Search code examples
dparser-generatorragel

Parser Generators and Ragel... Making my own D Parser


I'm new to the world of compilers, and I recently heard about something called a parser generator. From what I (think) I've understood, parser generators take in a syntax file and output a source code file that can parse files with the given syntax.

A few questions:

  1. Did I understand that correctly?

  2. If so, is Ragel such a tool?

  3. If it is, can Ragel output a D parser into D source code?

Thank you!


Solution

    1. That's basically it. Parser generators transform a grammar into a source file that can be used to recognize strings that are members of the language defined by the grammar. Often, but not always, a parser generator requires a lexical analyzer to break text down into tokens before it does its work. Lex and Yacc are classic examples of a paired lexical analyzer and parser generator.

      Modern parser generators offer additional features. For instance, ANTLR can generate code for lexical analysis, grammatical analysis, and even walk the generated abstract syntax tree. Elkhound generates a parser that uses the GLR parsing algorithm.

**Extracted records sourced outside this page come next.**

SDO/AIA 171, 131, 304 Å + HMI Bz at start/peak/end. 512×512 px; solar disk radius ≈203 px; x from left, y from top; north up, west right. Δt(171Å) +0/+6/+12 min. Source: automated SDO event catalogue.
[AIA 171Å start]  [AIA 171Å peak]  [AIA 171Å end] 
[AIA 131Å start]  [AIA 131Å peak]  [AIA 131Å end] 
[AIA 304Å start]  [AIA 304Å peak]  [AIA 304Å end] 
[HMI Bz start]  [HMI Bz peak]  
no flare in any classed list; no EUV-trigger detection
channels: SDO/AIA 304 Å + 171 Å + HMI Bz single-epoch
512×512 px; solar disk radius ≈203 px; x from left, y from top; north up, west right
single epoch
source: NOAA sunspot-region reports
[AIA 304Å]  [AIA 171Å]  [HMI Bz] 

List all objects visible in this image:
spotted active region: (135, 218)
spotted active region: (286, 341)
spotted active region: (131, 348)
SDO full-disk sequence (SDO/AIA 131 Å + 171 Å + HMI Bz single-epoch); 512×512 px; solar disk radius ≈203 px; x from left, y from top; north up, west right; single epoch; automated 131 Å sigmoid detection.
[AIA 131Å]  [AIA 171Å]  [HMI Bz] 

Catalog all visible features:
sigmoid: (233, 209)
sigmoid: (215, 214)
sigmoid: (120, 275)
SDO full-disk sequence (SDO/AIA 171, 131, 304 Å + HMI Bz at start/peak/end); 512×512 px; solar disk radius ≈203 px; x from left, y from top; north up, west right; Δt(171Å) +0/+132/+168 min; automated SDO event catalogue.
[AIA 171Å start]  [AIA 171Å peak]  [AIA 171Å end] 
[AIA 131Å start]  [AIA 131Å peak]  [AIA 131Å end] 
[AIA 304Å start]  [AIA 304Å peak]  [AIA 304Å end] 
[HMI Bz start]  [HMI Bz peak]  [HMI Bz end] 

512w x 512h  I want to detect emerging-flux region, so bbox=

This allows it to recognize a wider range of languages than non-generalized parsing algorithms. PEG Parsers don't require a separate lexical analyzer.

    2. Ragel actually generates a lexical analyzer in the form of a finite state machine. It can recognize a regular language but not a context-free language. This means it can't recognize most programming languages, including D.

    3. Ragel does generate D code if you need a fast lexical analyzer.

    To fully understand what a parser generator does for you, you'll need some formal language and parsing theory. There are worse places to start than the The Dragon Book. See also: Learning to write a compiler.

    If you're feeling brave, be sure to check out the lexing and parsing code distributed with the DMD compiler - /dmd2/src/dmd/ - lexer.c and parse.c.